-- Problem to solve --
For every line below, restate it exactly and drop the images.

-- Supplied information --
◆ ◆ ◆
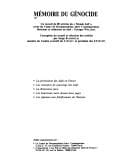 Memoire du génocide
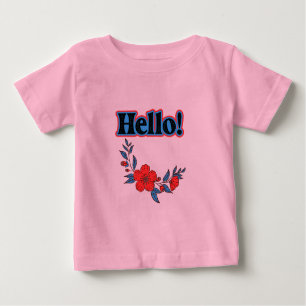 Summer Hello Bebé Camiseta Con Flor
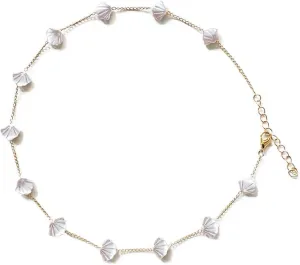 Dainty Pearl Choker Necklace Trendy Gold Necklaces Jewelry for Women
◆ ◆ ◆
-- Task solution --
 Memoire du génocide
 Summer Hello Bebé Camiseta Con Flor
 Dainty Pearl Choker Necklace Trendy Gold Necklaces Jewelry for Women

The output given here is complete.